(Stored items)
=== Section Start ===

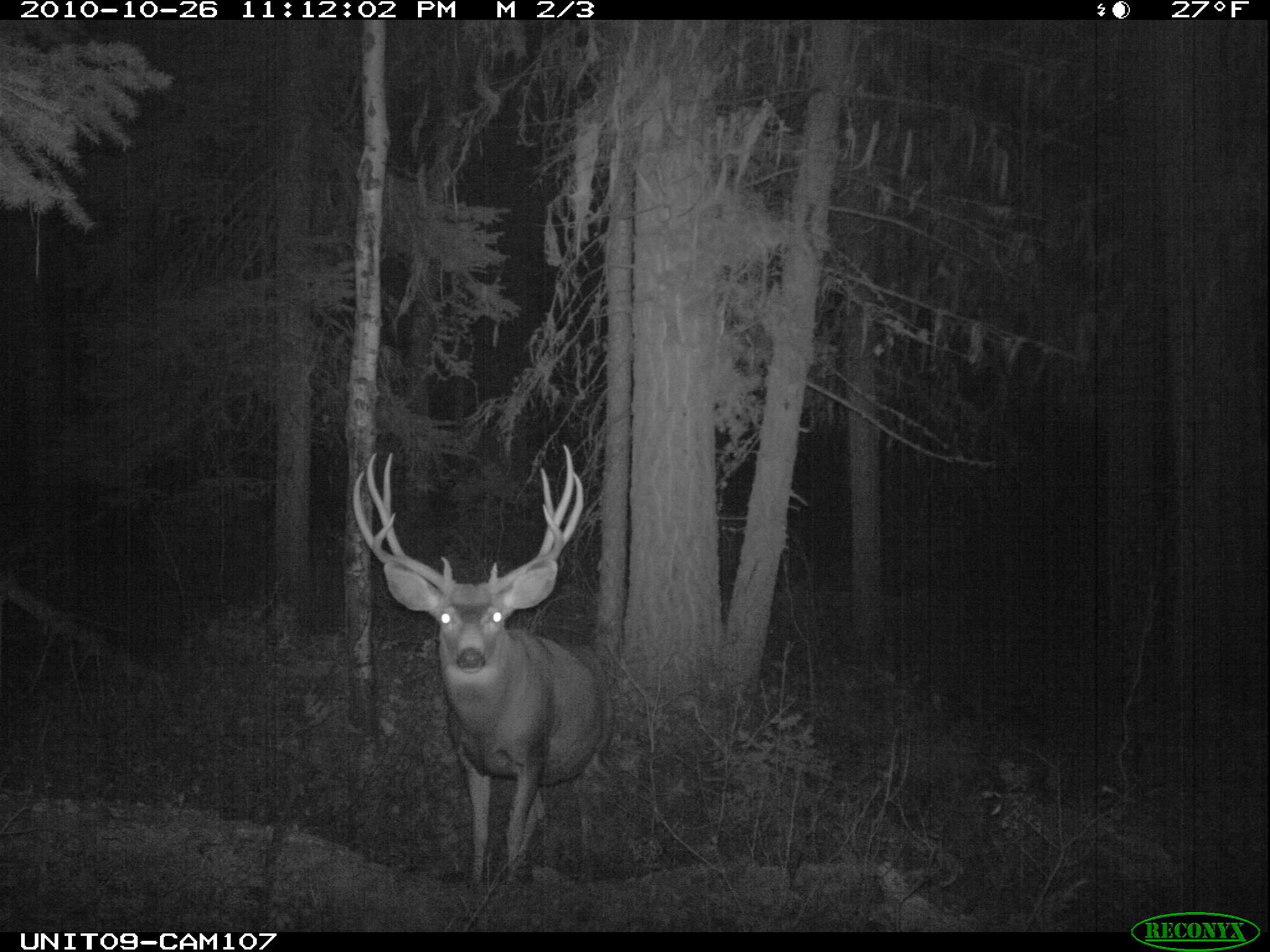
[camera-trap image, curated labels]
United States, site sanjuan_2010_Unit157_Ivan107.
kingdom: Animalia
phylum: Chordata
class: Mammalia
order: Artiodactyla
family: Cervidae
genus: Odocoileus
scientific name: Odocoileus hemionus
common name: mule deer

=== Section End ===

HOW TO COMPLETE THIS TASK: Write out the entries again word for word. Do not include the pictures.

EXERCISE ANSWER:
[camera-trap image, curated labels]
United States, site sanjuan_2010_Unit157_Ivan107.
kingdom: Animalia
phylum: Chordata
class: Mammalia
order: Artiodactyla
family: Cervidae
genus: Odocoileus
scientific name: Odocoileus hemionus
common name: mule deer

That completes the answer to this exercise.